[Recorded information]
* * * *

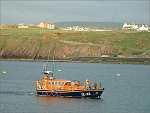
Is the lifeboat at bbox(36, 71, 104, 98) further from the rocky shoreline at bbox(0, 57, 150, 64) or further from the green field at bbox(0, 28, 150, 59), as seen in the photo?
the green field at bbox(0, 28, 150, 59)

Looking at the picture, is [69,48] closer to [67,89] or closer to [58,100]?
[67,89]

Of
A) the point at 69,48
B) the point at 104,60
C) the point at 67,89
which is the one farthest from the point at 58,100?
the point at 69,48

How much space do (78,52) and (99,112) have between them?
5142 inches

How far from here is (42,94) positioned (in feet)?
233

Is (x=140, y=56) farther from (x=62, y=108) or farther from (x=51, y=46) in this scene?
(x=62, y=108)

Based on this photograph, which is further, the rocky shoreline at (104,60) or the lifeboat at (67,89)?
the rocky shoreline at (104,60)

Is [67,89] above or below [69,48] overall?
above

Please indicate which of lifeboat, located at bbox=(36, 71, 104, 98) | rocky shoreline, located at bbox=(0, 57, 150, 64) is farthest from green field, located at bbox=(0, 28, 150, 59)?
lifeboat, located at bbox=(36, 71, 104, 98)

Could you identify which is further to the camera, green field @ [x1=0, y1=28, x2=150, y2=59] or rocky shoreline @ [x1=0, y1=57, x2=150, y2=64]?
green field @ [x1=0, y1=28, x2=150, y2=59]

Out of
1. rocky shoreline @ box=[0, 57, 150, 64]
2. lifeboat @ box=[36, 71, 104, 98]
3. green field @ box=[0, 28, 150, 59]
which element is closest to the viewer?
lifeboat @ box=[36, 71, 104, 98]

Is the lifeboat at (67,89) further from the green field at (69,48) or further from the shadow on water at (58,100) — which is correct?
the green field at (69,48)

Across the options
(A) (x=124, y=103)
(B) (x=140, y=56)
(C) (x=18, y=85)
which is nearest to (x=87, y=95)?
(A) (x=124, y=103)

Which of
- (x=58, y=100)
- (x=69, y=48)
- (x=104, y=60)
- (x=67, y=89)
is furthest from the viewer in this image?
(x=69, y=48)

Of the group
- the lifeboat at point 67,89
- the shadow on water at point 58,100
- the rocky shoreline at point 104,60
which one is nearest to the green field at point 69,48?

* * * *

[Stated exercise] Copy out all the records above word for word, leaving out the pictures.

[Task result]
Is the lifeboat at bbox(36, 71, 104, 98) further from the rocky shoreline at bbox(0, 57, 150, 64) or further from the green field at bbox(0, 28, 150, 59), as seen in the photo?
the green field at bbox(0, 28, 150, 59)

Looking at the picture, is [69,48] closer to [67,89] or closer to [58,100]?
[67,89]

Of
A) the point at 69,48
B) the point at 104,60
C) the point at 67,89
which is the one farthest from the point at 58,100?
the point at 69,48

How much space do (78,52) and (99,112) have between them?
5142 inches

How far from here is (42,94) positioned (in feet)?
233

Is (x=140, y=56) farther from (x=62, y=108) or farther from (x=51, y=46) in this scene?
(x=62, y=108)

Based on this photograph, which is further, the rocky shoreline at (104,60) or the lifeboat at (67,89)?
the rocky shoreline at (104,60)

Is [67,89] above or below [69,48] overall?
above

Please indicate which of lifeboat, located at bbox=(36, 71, 104, 98) | rocky shoreline, located at bbox=(0, 57, 150, 64) is farthest from green field, located at bbox=(0, 28, 150, 59)?
lifeboat, located at bbox=(36, 71, 104, 98)

Could you identify which is further to the camera, green field @ [x1=0, y1=28, x2=150, y2=59] or rocky shoreline @ [x1=0, y1=57, x2=150, y2=64]?
green field @ [x1=0, y1=28, x2=150, y2=59]

Out of
1. rocky shoreline @ box=[0, 57, 150, 64]
2. lifeboat @ box=[36, 71, 104, 98]
3. green field @ box=[0, 28, 150, 59]
which element is closest to the viewer?
lifeboat @ box=[36, 71, 104, 98]

Is the lifeboat at (67,89) further from the green field at (69,48) or further from the shadow on water at (58,100) — which is correct?
the green field at (69,48)

Across the options
(A) (x=124, y=103)
(B) (x=140, y=56)
(C) (x=18, y=85)
which is nearest to (x=87, y=95)?
(A) (x=124, y=103)

Which of
- (x=58, y=100)
- (x=69, y=48)
- (x=104, y=60)
- (x=67, y=89)
is furthest from the viewer in this image?
(x=69, y=48)

Of the group
- the lifeboat at point 67,89
- the shadow on water at point 58,100
- the rocky shoreline at point 104,60
which one is nearest to the green field at point 69,48?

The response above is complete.